Start of TASK INPUT

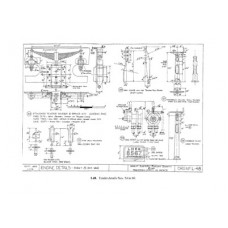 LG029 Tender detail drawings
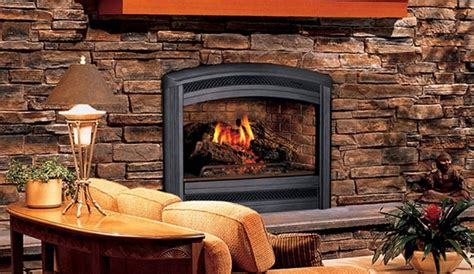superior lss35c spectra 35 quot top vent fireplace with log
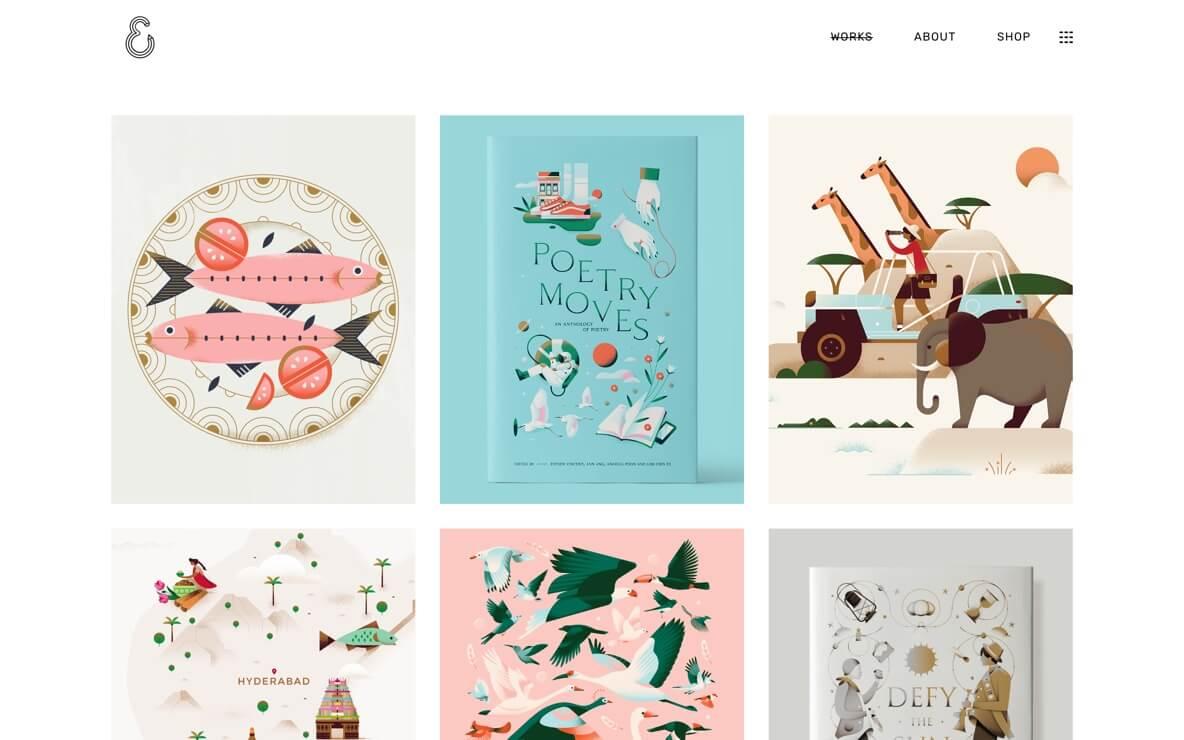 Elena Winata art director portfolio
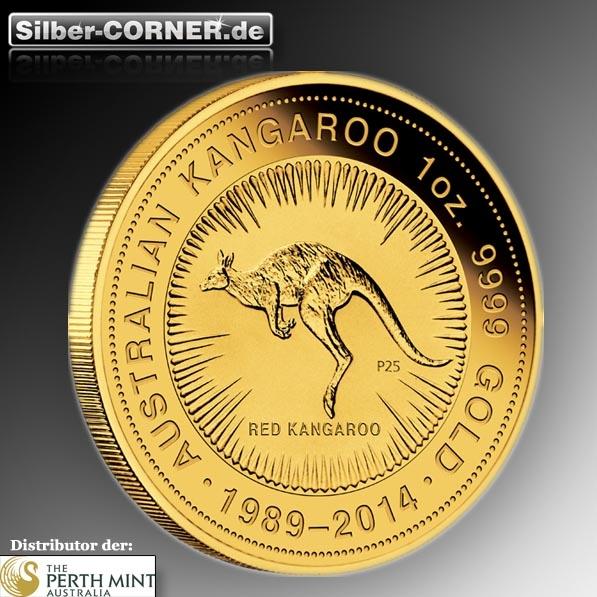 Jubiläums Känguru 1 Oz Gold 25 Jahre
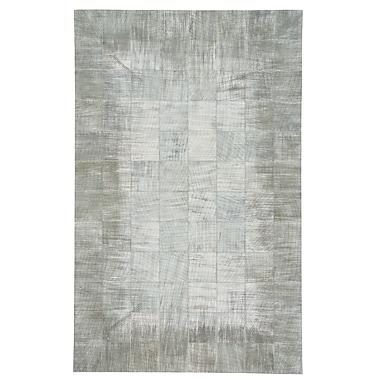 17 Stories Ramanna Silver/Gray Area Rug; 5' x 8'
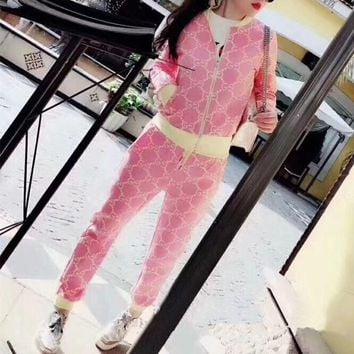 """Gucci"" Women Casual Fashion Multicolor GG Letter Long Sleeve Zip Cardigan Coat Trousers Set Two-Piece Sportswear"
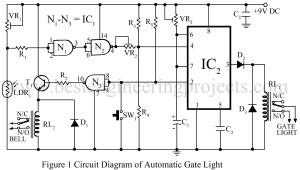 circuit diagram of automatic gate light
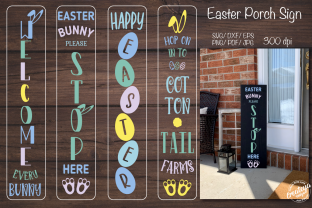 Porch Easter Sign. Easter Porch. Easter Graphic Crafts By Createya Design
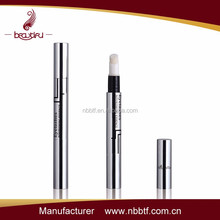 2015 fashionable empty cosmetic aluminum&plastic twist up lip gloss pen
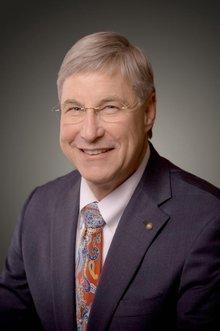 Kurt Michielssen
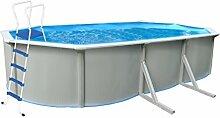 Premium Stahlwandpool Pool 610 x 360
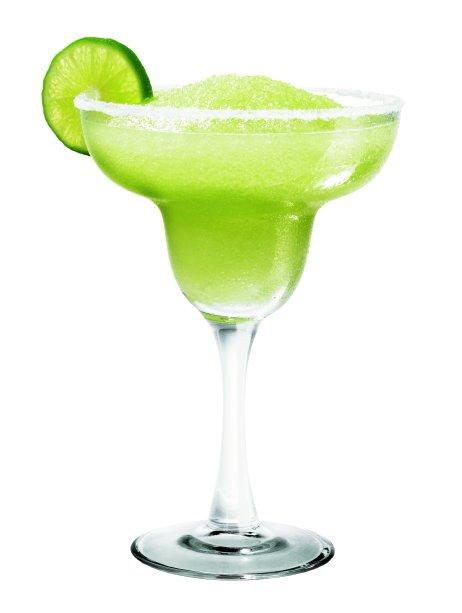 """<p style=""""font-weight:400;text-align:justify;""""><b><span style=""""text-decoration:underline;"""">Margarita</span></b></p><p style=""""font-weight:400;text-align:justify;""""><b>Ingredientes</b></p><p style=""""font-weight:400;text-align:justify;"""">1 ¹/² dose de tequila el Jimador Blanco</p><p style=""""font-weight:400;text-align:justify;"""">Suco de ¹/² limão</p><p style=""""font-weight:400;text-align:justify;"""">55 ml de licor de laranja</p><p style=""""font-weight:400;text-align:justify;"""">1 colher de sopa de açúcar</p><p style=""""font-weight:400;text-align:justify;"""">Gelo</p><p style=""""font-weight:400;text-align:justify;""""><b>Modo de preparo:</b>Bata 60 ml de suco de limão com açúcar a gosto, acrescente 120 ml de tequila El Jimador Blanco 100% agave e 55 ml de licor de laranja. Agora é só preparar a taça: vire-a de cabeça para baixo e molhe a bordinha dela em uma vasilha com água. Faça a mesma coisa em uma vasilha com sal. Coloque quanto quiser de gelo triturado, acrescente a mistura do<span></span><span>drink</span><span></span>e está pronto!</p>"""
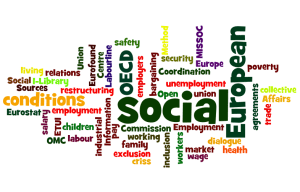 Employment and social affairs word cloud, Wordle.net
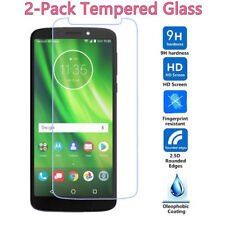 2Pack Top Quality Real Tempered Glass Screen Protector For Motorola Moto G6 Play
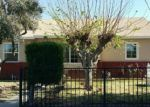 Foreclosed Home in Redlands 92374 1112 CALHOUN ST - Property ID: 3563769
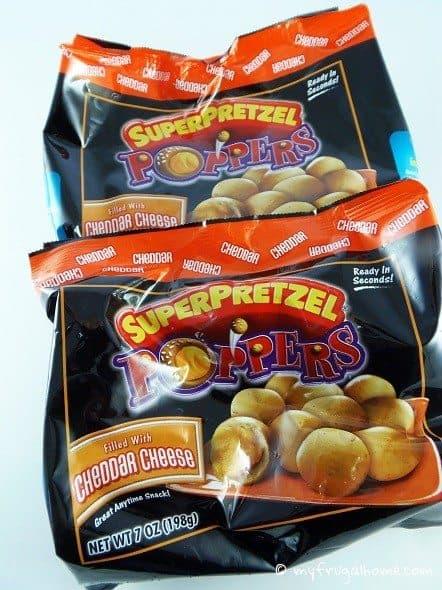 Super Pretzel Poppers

End of TASK INPUT
Start of TASK INPUT

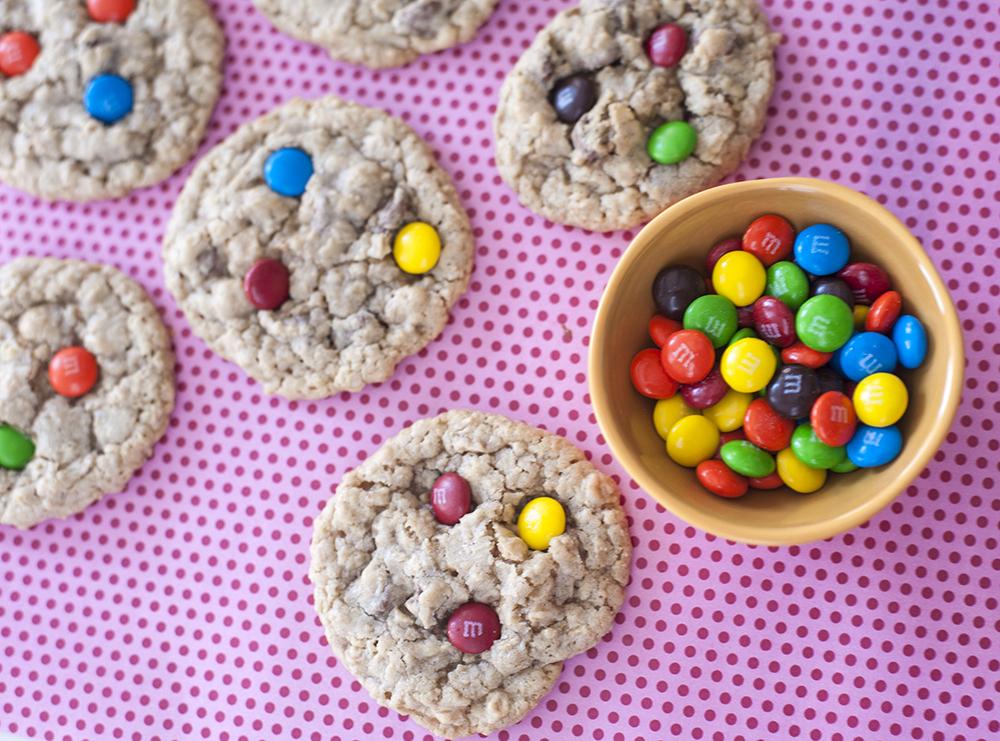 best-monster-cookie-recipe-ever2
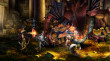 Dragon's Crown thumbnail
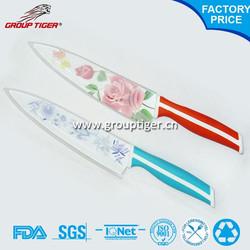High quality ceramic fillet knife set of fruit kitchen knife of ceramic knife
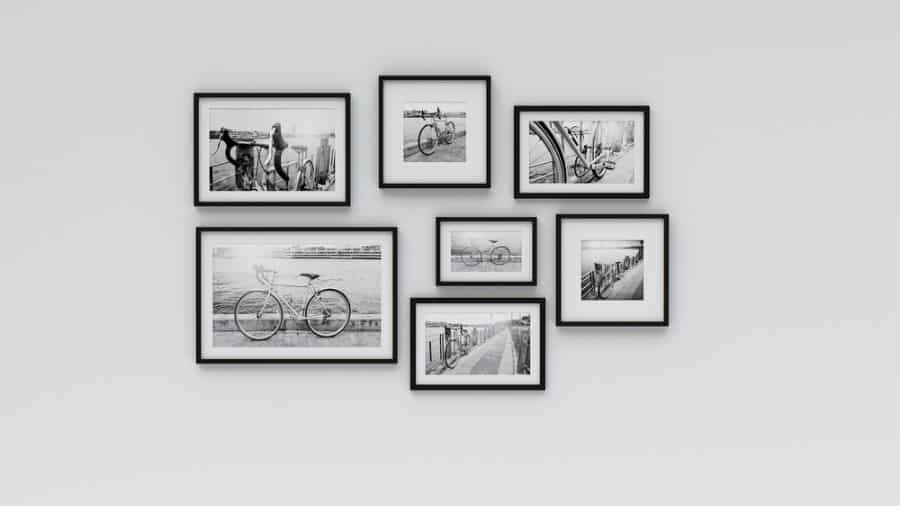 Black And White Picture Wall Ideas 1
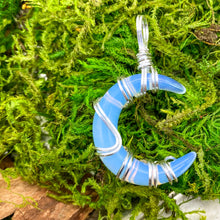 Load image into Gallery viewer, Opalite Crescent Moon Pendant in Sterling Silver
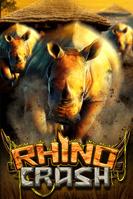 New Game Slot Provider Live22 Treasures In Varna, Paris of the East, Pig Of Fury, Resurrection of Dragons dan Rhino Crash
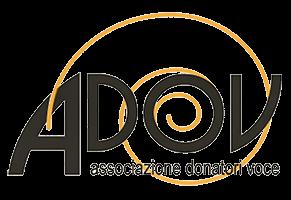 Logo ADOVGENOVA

End of TASK INPUT
Start of TASK INPUT

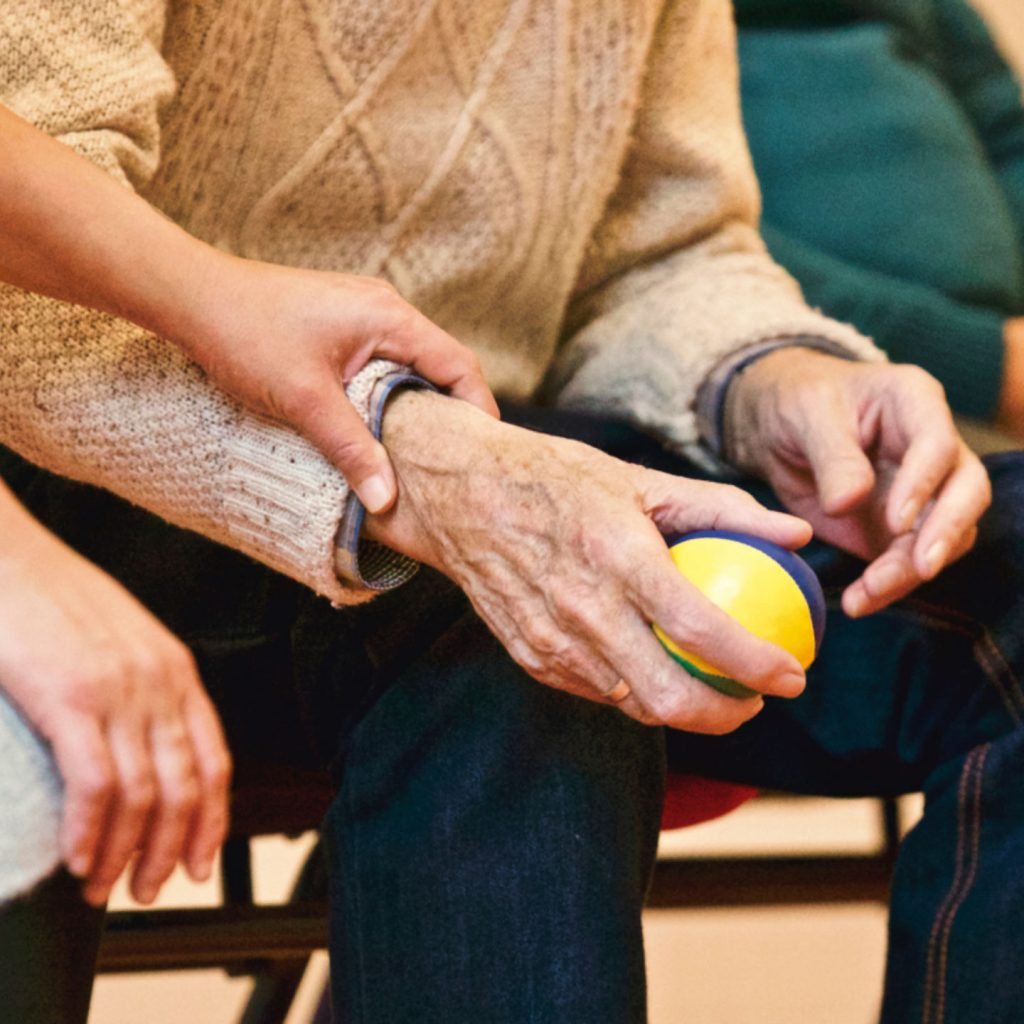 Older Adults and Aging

End of TASK INPUT

Using the entries above, transcribe every line from the line containing "superior lss35c spectra" through the line containing "Porch Easter Sign.". Do not copy pictures.

*ANSWER FOR THIS EXERCISE:*
superior lss35c spectra 35 quot top vent fireplace with log
 Elena Winata art director portfolio
 Jubiläums Känguru 1 Oz Gold 25 Jahre
 17 Stories Ramanna Silver/Gray Area Rug; 5' x 8'
 """Gucci"" Women Casual Fashion Multicolor GG Letter Long Sleeve Zip Cardigan Coat Trousers Set Two-Piece Sportswear"
 circuit diagram of automatic gate light
 Porch Easter Sign. Easter Porch. Easter Graphic Crafts By Createya Design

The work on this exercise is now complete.